Extract to read:
The 80’s proved to be a pivotal time for Suntory not only because of the new focus on single malts but because the other distilleries opened in the 70s allowed them to produce more varied styles of whisky culminating in the first release of the Hibiki Blended Whisky in 1989. The Suntory Single Malts may be carry the highest price tags but Suntory still considers themselves to be a blending house and the Hibiki’s are what they consider to be the pinnacle of their art.

All the pieces were in place yet as you may have heard the 90’s were not the most hospitable of decades to brown spirits. It took a new millennium as well as a series of rapid-fire rewards to rocket Japanese whisky from niche good to internationally coveted whisky.

The Yamazaki is caught between a rock and a hard place; soaring success chased by the rising struggle to support the base of that success.

Work to complete:
- a) Decide whether each statement below agrees with the passage on Suntory whisky: (i) The first Hibiki Blended Whisky was released in 1989. (ii) Suntory regards itself mainly as a single malt house. (iii) The 1990s were a welcoming decade for brown spirits. Answer yes or no for each, quoting the deciding words of the passage.
- b) Print the passage on Suntory whisky exactly from "The 80’s proved" to "of that success.".

Extracted data:
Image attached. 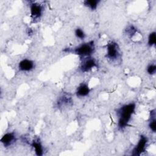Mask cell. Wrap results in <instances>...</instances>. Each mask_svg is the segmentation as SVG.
Wrapping results in <instances>:
<instances>
[{
	"instance_id": "5b68a950",
	"label": "cell",
	"mask_w": 156,
	"mask_h": 156,
	"mask_svg": "<svg viewBox=\"0 0 156 156\" xmlns=\"http://www.w3.org/2000/svg\"><path fill=\"white\" fill-rule=\"evenodd\" d=\"M96 66L97 65L95 60L93 58L88 57L83 61V63L80 66V69L83 72H88Z\"/></svg>"
},
{
	"instance_id": "6da1fadb",
	"label": "cell",
	"mask_w": 156,
	"mask_h": 156,
	"mask_svg": "<svg viewBox=\"0 0 156 156\" xmlns=\"http://www.w3.org/2000/svg\"><path fill=\"white\" fill-rule=\"evenodd\" d=\"M135 110V104L133 103L124 105L118 109L117 112L118 116V126L119 129H123L128 125Z\"/></svg>"
},
{
	"instance_id": "ba28073f",
	"label": "cell",
	"mask_w": 156,
	"mask_h": 156,
	"mask_svg": "<svg viewBox=\"0 0 156 156\" xmlns=\"http://www.w3.org/2000/svg\"><path fill=\"white\" fill-rule=\"evenodd\" d=\"M15 140V135L12 132L5 133L1 138V142L5 146L12 144Z\"/></svg>"
},
{
	"instance_id": "3957f363",
	"label": "cell",
	"mask_w": 156,
	"mask_h": 156,
	"mask_svg": "<svg viewBox=\"0 0 156 156\" xmlns=\"http://www.w3.org/2000/svg\"><path fill=\"white\" fill-rule=\"evenodd\" d=\"M118 44L114 42L109 43L107 46V57L112 60L116 59L119 56Z\"/></svg>"
},
{
	"instance_id": "30bf717a",
	"label": "cell",
	"mask_w": 156,
	"mask_h": 156,
	"mask_svg": "<svg viewBox=\"0 0 156 156\" xmlns=\"http://www.w3.org/2000/svg\"><path fill=\"white\" fill-rule=\"evenodd\" d=\"M32 145L37 155H41L43 154V147L39 141H34Z\"/></svg>"
},
{
	"instance_id": "8fae6325",
	"label": "cell",
	"mask_w": 156,
	"mask_h": 156,
	"mask_svg": "<svg viewBox=\"0 0 156 156\" xmlns=\"http://www.w3.org/2000/svg\"><path fill=\"white\" fill-rule=\"evenodd\" d=\"M99 1L97 0H87L83 2L85 5L91 9V10H94L97 8Z\"/></svg>"
},
{
	"instance_id": "5bb4252c",
	"label": "cell",
	"mask_w": 156,
	"mask_h": 156,
	"mask_svg": "<svg viewBox=\"0 0 156 156\" xmlns=\"http://www.w3.org/2000/svg\"><path fill=\"white\" fill-rule=\"evenodd\" d=\"M155 71H156V66L154 64L150 65L147 66V72L148 73V74H149L151 75H152V74H154L155 73Z\"/></svg>"
},
{
	"instance_id": "4fadbf2b",
	"label": "cell",
	"mask_w": 156,
	"mask_h": 156,
	"mask_svg": "<svg viewBox=\"0 0 156 156\" xmlns=\"http://www.w3.org/2000/svg\"><path fill=\"white\" fill-rule=\"evenodd\" d=\"M75 35L76 36L77 38L81 39V40L83 39L85 37V34L83 30L80 28H77L75 30Z\"/></svg>"
},
{
	"instance_id": "7c38bea8",
	"label": "cell",
	"mask_w": 156,
	"mask_h": 156,
	"mask_svg": "<svg viewBox=\"0 0 156 156\" xmlns=\"http://www.w3.org/2000/svg\"><path fill=\"white\" fill-rule=\"evenodd\" d=\"M156 42V33L155 32H151L148 37V44L150 46H152L155 44Z\"/></svg>"
},
{
	"instance_id": "52a82bcc",
	"label": "cell",
	"mask_w": 156,
	"mask_h": 156,
	"mask_svg": "<svg viewBox=\"0 0 156 156\" xmlns=\"http://www.w3.org/2000/svg\"><path fill=\"white\" fill-rule=\"evenodd\" d=\"M30 14L34 19L38 18L41 16L43 12V8L41 5L37 3H32L30 6Z\"/></svg>"
},
{
	"instance_id": "9c48e42d",
	"label": "cell",
	"mask_w": 156,
	"mask_h": 156,
	"mask_svg": "<svg viewBox=\"0 0 156 156\" xmlns=\"http://www.w3.org/2000/svg\"><path fill=\"white\" fill-rule=\"evenodd\" d=\"M90 91V88L85 83H82L79 86L77 89L76 94L79 97H85L87 96Z\"/></svg>"
},
{
	"instance_id": "8992f818",
	"label": "cell",
	"mask_w": 156,
	"mask_h": 156,
	"mask_svg": "<svg viewBox=\"0 0 156 156\" xmlns=\"http://www.w3.org/2000/svg\"><path fill=\"white\" fill-rule=\"evenodd\" d=\"M34 68V63L29 59H23L18 64V68L22 71H29Z\"/></svg>"
},
{
	"instance_id": "7a4b0ae2",
	"label": "cell",
	"mask_w": 156,
	"mask_h": 156,
	"mask_svg": "<svg viewBox=\"0 0 156 156\" xmlns=\"http://www.w3.org/2000/svg\"><path fill=\"white\" fill-rule=\"evenodd\" d=\"M93 43L89 42L82 44L75 49L76 54L82 57H90L94 51Z\"/></svg>"
},
{
	"instance_id": "277c9868",
	"label": "cell",
	"mask_w": 156,
	"mask_h": 156,
	"mask_svg": "<svg viewBox=\"0 0 156 156\" xmlns=\"http://www.w3.org/2000/svg\"><path fill=\"white\" fill-rule=\"evenodd\" d=\"M147 143V139L144 136H141L137 144L133 151V155H139L144 151Z\"/></svg>"
},
{
	"instance_id": "9a60e30c",
	"label": "cell",
	"mask_w": 156,
	"mask_h": 156,
	"mask_svg": "<svg viewBox=\"0 0 156 156\" xmlns=\"http://www.w3.org/2000/svg\"><path fill=\"white\" fill-rule=\"evenodd\" d=\"M149 128L153 132H155L156 131V120L155 119V117L151 119V121L149 122Z\"/></svg>"
}]
</instances>
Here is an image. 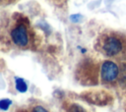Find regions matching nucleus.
I'll list each match as a JSON object with an SVG mask.
<instances>
[{
	"mask_svg": "<svg viewBox=\"0 0 126 112\" xmlns=\"http://www.w3.org/2000/svg\"><path fill=\"white\" fill-rule=\"evenodd\" d=\"M119 75L118 65L110 60L104 61L100 67V79L103 83L114 82Z\"/></svg>",
	"mask_w": 126,
	"mask_h": 112,
	"instance_id": "f03ea898",
	"label": "nucleus"
},
{
	"mask_svg": "<svg viewBox=\"0 0 126 112\" xmlns=\"http://www.w3.org/2000/svg\"><path fill=\"white\" fill-rule=\"evenodd\" d=\"M16 88L20 92H25L28 88V84H27L26 81L22 78H17L16 79Z\"/></svg>",
	"mask_w": 126,
	"mask_h": 112,
	"instance_id": "20e7f679",
	"label": "nucleus"
},
{
	"mask_svg": "<svg viewBox=\"0 0 126 112\" xmlns=\"http://www.w3.org/2000/svg\"><path fill=\"white\" fill-rule=\"evenodd\" d=\"M68 112H86V110L82 106H80L79 104H72L69 107Z\"/></svg>",
	"mask_w": 126,
	"mask_h": 112,
	"instance_id": "423d86ee",
	"label": "nucleus"
},
{
	"mask_svg": "<svg viewBox=\"0 0 126 112\" xmlns=\"http://www.w3.org/2000/svg\"><path fill=\"white\" fill-rule=\"evenodd\" d=\"M30 112H48V111L43 106H41V105H35V106L32 107Z\"/></svg>",
	"mask_w": 126,
	"mask_h": 112,
	"instance_id": "0eeeda50",
	"label": "nucleus"
},
{
	"mask_svg": "<svg viewBox=\"0 0 126 112\" xmlns=\"http://www.w3.org/2000/svg\"><path fill=\"white\" fill-rule=\"evenodd\" d=\"M11 104H12V101L10 99H6V98L2 99V100H0V109L1 110H7Z\"/></svg>",
	"mask_w": 126,
	"mask_h": 112,
	"instance_id": "39448f33",
	"label": "nucleus"
},
{
	"mask_svg": "<svg viewBox=\"0 0 126 112\" xmlns=\"http://www.w3.org/2000/svg\"><path fill=\"white\" fill-rule=\"evenodd\" d=\"M98 50L105 56L120 58L126 55V38L117 33H108L98 41Z\"/></svg>",
	"mask_w": 126,
	"mask_h": 112,
	"instance_id": "f257e3e1",
	"label": "nucleus"
},
{
	"mask_svg": "<svg viewBox=\"0 0 126 112\" xmlns=\"http://www.w3.org/2000/svg\"><path fill=\"white\" fill-rule=\"evenodd\" d=\"M18 112H30V111H27V110H21V111H18Z\"/></svg>",
	"mask_w": 126,
	"mask_h": 112,
	"instance_id": "6e6552de",
	"label": "nucleus"
},
{
	"mask_svg": "<svg viewBox=\"0 0 126 112\" xmlns=\"http://www.w3.org/2000/svg\"><path fill=\"white\" fill-rule=\"evenodd\" d=\"M11 38L16 45L20 47L27 46L29 44L30 38H29V33H28L26 26L23 24L17 25L11 30Z\"/></svg>",
	"mask_w": 126,
	"mask_h": 112,
	"instance_id": "7ed1b4c3",
	"label": "nucleus"
}]
</instances>
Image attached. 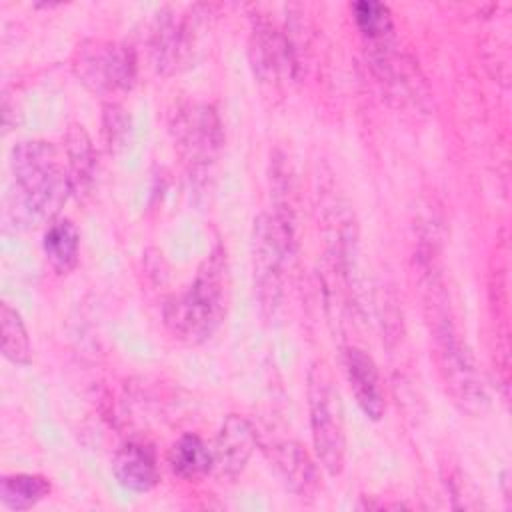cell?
Wrapping results in <instances>:
<instances>
[{"label":"cell","mask_w":512,"mask_h":512,"mask_svg":"<svg viewBox=\"0 0 512 512\" xmlns=\"http://www.w3.org/2000/svg\"><path fill=\"white\" fill-rule=\"evenodd\" d=\"M228 300V260L220 244H216L190 286L170 298L164 306V324L174 338L190 346H198L214 336L226 314Z\"/></svg>","instance_id":"obj_1"},{"label":"cell","mask_w":512,"mask_h":512,"mask_svg":"<svg viewBox=\"0 0 512 512\" xmlns=\"http://www.w3.org/2000/svg\"><path fill=\"white\" fill-rule=\"evenodd\" d=\"M442 282L428 274L426 280V308H428V326L434 340V358L442 382L450 392L452 400L462 410H478L486 402L484 386L480 374L474 366V360L460 340L450 308L446 306V294Z\"/></svg>","instance_id":"obj_2"},{"label":"cell","mask_w":512,"mask_h":512,"mask_svg":"<svg viewBox=\"0 0 512 512\" xmlns=\"http://www.w3.org/2000/svg\"><path fill=\"white\" fill-rule=\"evenodd\" d=\"M12 172L22 206L34 218L54 220L72 194L66 160L50 142H18L12 150Z\"/></svg>","instance_id":"obj_3"},{"label":"cell","mask_w":512,"mask_h":512,"mask_svg":"<svg viewBox=\"0 0 512 512\" xmlns=\"http://www.w3.org/2000/svg\"><path fill=\"white\" fill-rule=\"evenodd\" d=\"M294 220L290 206L276 202L262 212L252 228V280L262 318H272L280 306L286 264L294 254Z\"/></svg>","instance_id":"obj_4"},{"label":"cell","mask_w":512,"mask_h":512,"mask_svg":"<svg viewBox=\"0 0 512 512\" xmlns=\"http://www.w3.org/2000/svg\"><path fill=\"white\" fill-rule=\"evenodd\" d=\"M306 382L316 460L330 476H338L346 464V426L338 386L324 360L312 362Z\"/></svg>","instance_id":"obj_5"},{"label":"cell","mask_w":512,"mask_h":512,"mask_svg":"<svg viewBox=\"0 0 512 512\" xmlns=\"http://www.w3.org/2000/svg\"><path fill=\"white\" fill-rule=\"evenodd\" d=\"M72 70L90 92L98 96H114L128 92L134 86L138 60L128 44L88 38L74 48Z\"/></svg>","instance_id":"obj_6"},{"label":"cell","mask_w":512,"mask_h":512,"mask_svg":"<svg viewBox=\"0 0 512 512\" xmlns=\"http://www.w3.org/2000/svg\"><path fill=\"white\" fill-rule=\"evenodd\" d=\"M168 130L174 148L192 170L214 164L224 144V128L218 112L206 102H182L170 112Z\"/></svg>","instance_id":"obj_7"},{"label":"cell","mask_w":512,"mask_h":512,"mask_svg":"<svg viewBox=\"0 0 512 512\" xmlns=\"http://www.w3.org/2000/svg\"><path fill=\"white\" fill-rule=\"evenodd\" d=\"M250 56L254 72L270 84H278L294 74L296 60L288 38L266 20H258L252 28Z\"/></svg>","instance_id":"obj_8"},{"label":"cell","mask_w":512,"mask_h":512,"mask_svg":"<svg viewBox=\"0 0 512 512\" xmlns=\"http://www.w3.org/2000/svg\"><path fill=\"white\" fill-rule=\"evenodd\" d=\"M258 444L252 422L240 414H228L214 440V468L228 478L238 476Z\"/></svg>","instance_id":"obj_9"},{"label":"cell","mask_w":512,"mask_h":512,"mask_svg":"<svg viewBox=\"0 0 512 512\" xmlns=\"http://www.w3.org/2000/svg\"><path fill=\"white\" fill-rule=\"evenodd\" d=\"M268 456L284 486L298 498H312L320 488V470L314 458L296 440H276Z\"/></svg>","instance_id":"obj_10"},{"label":"cell","mask_w":512,"mask_h":512,"mask_svg":"<svg viewBox=\"0 0 512 512\" xmlns=\"http://www.w3.org/2000/svg\"><path fill=\"white\" fill-rule=\"evenodd\" d=\"M344 370L354 400L364 416L370 420H380L386 412V400L380 384V374L372 356L362 348L350 346L344 352Z\"/></svg>","instance_id":"obj_11"},{"label":"cell","mask_w":512,"mask_h":512,"mask_svg":"<svg viewBox=\"0 0 512 512\" xmlns=\"http://www.w3.org/2000/svg\"><path fill=\"white\" fill-rule=\"evenodd\" d=\"M116 482L132 492H148L158 482L156 452L150 444L130 440L118 448L112 460Z\"/></svg>","instance_id":"obj_12"},{"label":"cell","mask_w":512,"mask_h":512,"mask_svg":"<svg viewBox=\"0 0 512 512\" xmlns=\"http://www.w3.org/2000/svg\"><path fill=\"white\" fill-rule=\"evenodd\" d=\"M192 24L188 18H176L164 14L158 18L152 32V62L156 72H174L190 52L192 46Z\"/></svg>","instance_id":"obj_13"},{"label":"cell","mask_w":512,"mask_h":512,"mask_svg":"<svg viewBox=\"0 0 512 512\" xmlns=\"http://www.w3.org/2000/svg\"><path fill=\"white\" fill-rule=\"evenodd\" d=\"M64 158H66L72 194L78 198L86 196L94 182L96 150L84 126L80 124L70 126L66 134V144H64Z\"/></svg>","instance_id":"obj_14"},{"label":"cell","mask_w":512,"mask_h":512,"mask_svg":"<svg viewBox=\"0 0 512 512\" xmlns=\"http://www.w3.org/2000/svg\"><path fill=\"white\" fill-rule=\"evenodd\" d=\"M350 10H352V20L364 40L366 52L396 42L392 14L386 4L360 0V2H354Z\"/></svg>","instance_id":"obj_15"},{"label":"cell","mask_w":512,"mask_h":512,"mask_svg":"<svg viewBox=\"0 0 512 512\" xmlns=\"http://www.w3.org/2000/svg\"><path fill=\"white\" fill-rule=\"evenodd\" d=\"M42 248L50 266L56 272H70L76 266L80 252V234L74 222L68 218L50 220V226L46 228L42 238Z\"/></svg>","instance_id":"obj_16"},{"label":"cell","mask_w":512,"mask_h":512,"mask_svg":"<svg viewBox=\"0 0 512 512\" xmlns=\"http://www.w3.org/2000/svg\"><path fill=\"white\" fill-rule=\"evenodd\" d=\"M170 468L184 480H198L214 468V454L196 434H182L168 452Z\"/></svg>","instance_id":"obj_17"},{"label":"cell","mask_w":512,"mask_h":512,"mask_svg":"<svg viewBox=\"0 0 512 512\" xmlns=\"http://www.w3.org/2000/svg\"><path fill=\"white\" fill-rule=\"evenodd\" d=\"M50 490V480L40 474H8L0 480V500L8 510H30L42 502Z\"/></svg>","instance_id":"obj_18"},{"label":"cell","mask_w":512,"mask_h":512,"mask_svg":"<svg viewBox=\"0 0 512 512\" xmlns=\"http://www.w3.org/2000/svg\"><path fill=\"white\" fill-rule=\"evenodd\" d=\"M0 338L2 354L8 362L16 366H26L32 360V344L26 330V324L16 308L8 302L0 304Z\"/></svg>","instance_id":"obj_19"},{"label":"cell","mask_w":512,"mask_h":512,"mask_svg":"<svg viewBox=\"0 0 512 512\" xmlns=\"http://www.w3.org/2000/svg\"><path fill=\"white\" fill-rule=\"evenodd\" d=\"M128 134H130V116L126 114V110L116 102L106 104L102 114V136H104L106 150L118 152L120 148H124Z\"/></svg>","instance_id":"obj_20"}]
</instances>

Answers per task:
- a)
(i) Yes: "culminating in the first release of the Hibiki Blended Whisky in 1989."
(ii) No: "Suntory still considers themselves to be a blending house."
(iii) No: "the 90’s were not the most hospitable of decades to brown spirits."

- b)
The 80’s proved to be a pivotal time for Suntory not only because of the new focus on single malts but because the other distilleries opened in the 70s allowed them to produce more varied styles of whisky culminating in the first release of the Hibiki Blended Whisky in 1989. The Suntory Single Malts may be carry the highest price tags but Suntory still considers themselves to be a blending house and the Hibiki’s are what they consider to be the pinnacle of their art.

All the pieces were in place yet as you may have heard the 90’s were not the most hospitable of decades to brown spirits. It took a new millennium as well as a series of rapid-fire rewards to rocket Japanese whisky from niche good to internationally coveted whisky.

The Yamazaki is caught between a rock and a hard place; soaring success chased by the rising struggle to support the base of that success.